La GPA restreinte en Thaïlande 

GPALe Parlement thaïlandais a adopté en première lecture un projet de loi restreignant la location de ventre, pratique commerciale très répandue ces dernières années grâce à un vide juridique et qui a provoqué de nombreux scandales. Le texte qui a été adopté à la quasi unanimité, jeudi dernier, prévoit jusqu’à 10 ans de prison à ceux qui bénéficieraient des avantages de la GPA, a déclaré vendredi le député, Wallop Tungkananurak. Les sanctions ne concernent pas les mères potentielles de substitution. «Nous voulons en finir avec l’idée que les étrangers ont que la Thaïlande est une usine à bébé» a-t-il ajouté. Une deuxième lecture du texte est prévue pour la mi-Janvier.

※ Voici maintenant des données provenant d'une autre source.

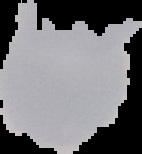

From a thin blood film. Result: no Plasmodium parasites seen. The area outside the segmented cell region is set to black. Image is 142×154 pixels.Identify the parasite.
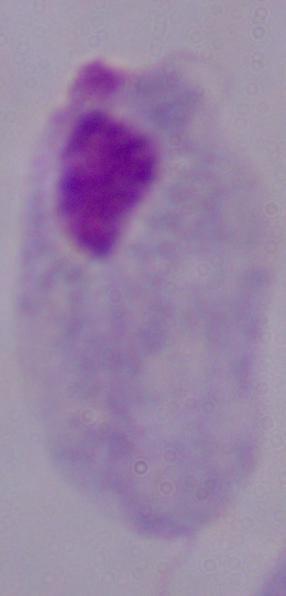

A trichomonad.

Summary:
  - Modality: micrograph
  - Magnification: 1000x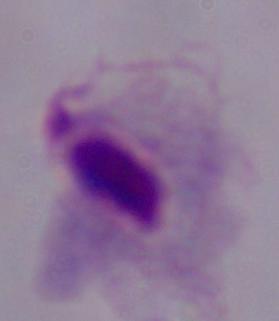
Summary:
  - Identification: trichomonad
  - Modality: micrograph
  - Magnification: 1000xDescribe the morphology of the erythrocytes.
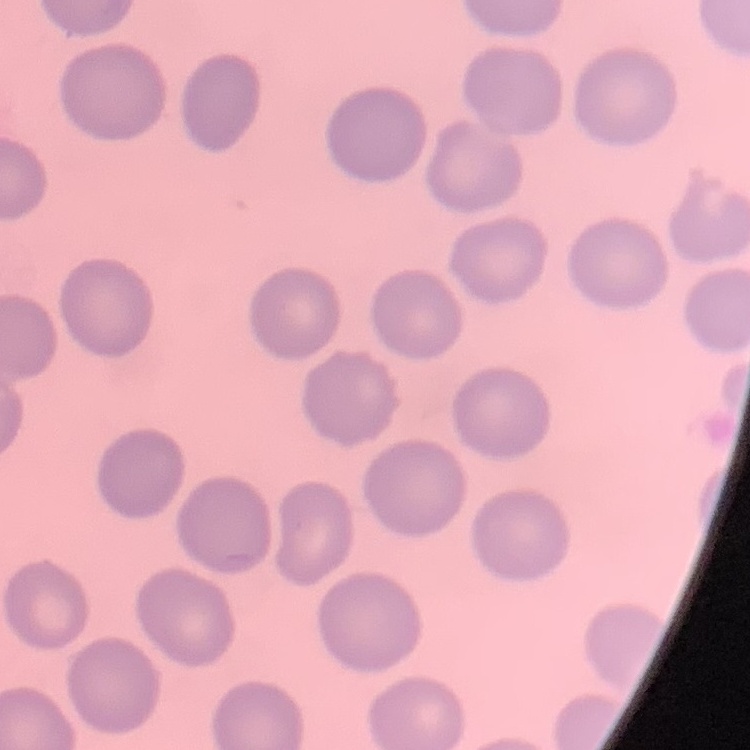
They show no rouleaux formation.

Summary:
  - Image type: square crop of a larger photomicrograph
  - Stain: Field's or Giemsa
  - Preparation: thin peripheral smear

La junte militaire au pouvoir depuis un coup d’Etat en mai, a annoncé son intention de mettre fin au commerce des mères porteuses après une série de scandales dans les médias, comme celui d’un couple australien abandonnant à la mère porteuse de 21 ans un bébé atteint du syndrome de Down, et emmenant avec eux le bébé jumeau sain. Quelques semaines plus tard, le scandale de l’«usine à bébé» avait été découvert: un riche Japonais avait recours à des mères porteuses en série.
Le junte avait alors promis d’ordonner et de réglementer ce sujet.

Le texte, toutefois, n’interdit pas totalement la pratique de la maternité de substitution, encore autorisée au sein des familles ou comprise comme faveur à des amis, explique l’avocat Sappasit Kumprabhan, qui bataille contre ce commerce depuis des années et parmi les auteurs du projet de loi voté jeudi..
Maintenant, chaque femme qui veut être mère porteuse doit avoir un «entretien» avec des représentants de l’État et ne seront éligibles que les couples hétérosexuels ayant prouver leur incapacité à procréer, a expliqué Sappasit.

« Certaines cliniques et médecins vont être très en colère » à cause de la perte de clients étrangers qu’entraineront ces mesures, a déclaré Sappasit, qui estime qu’actuellement les couples payent l’équivalent de 23 000 euros (indemnisation à la mère et frais médicaux).
Selon le Conseil médical de Thaïlande, plus d’une centaine de cliniques privées se sont spécialisées dans la reproduction assistée et la GPA. Maintenant, la junte a promis d’étudier au cas par cas les dossiers de centaines de bébés bloqués en Thaïlande avec leurs parents biologiques. Beaucoup de cas concernent l’Australie.
Selon le fondateur d’une association consacrée à la grossesse pour autrui, l’Australien Sam Everingham, depuis que les autorités thaïlandaises ont annoncé leur intention de légiférer, «de nombreux couples ont commencé à se diriger vers d’autres pays comme le Mexique ou le Népal ».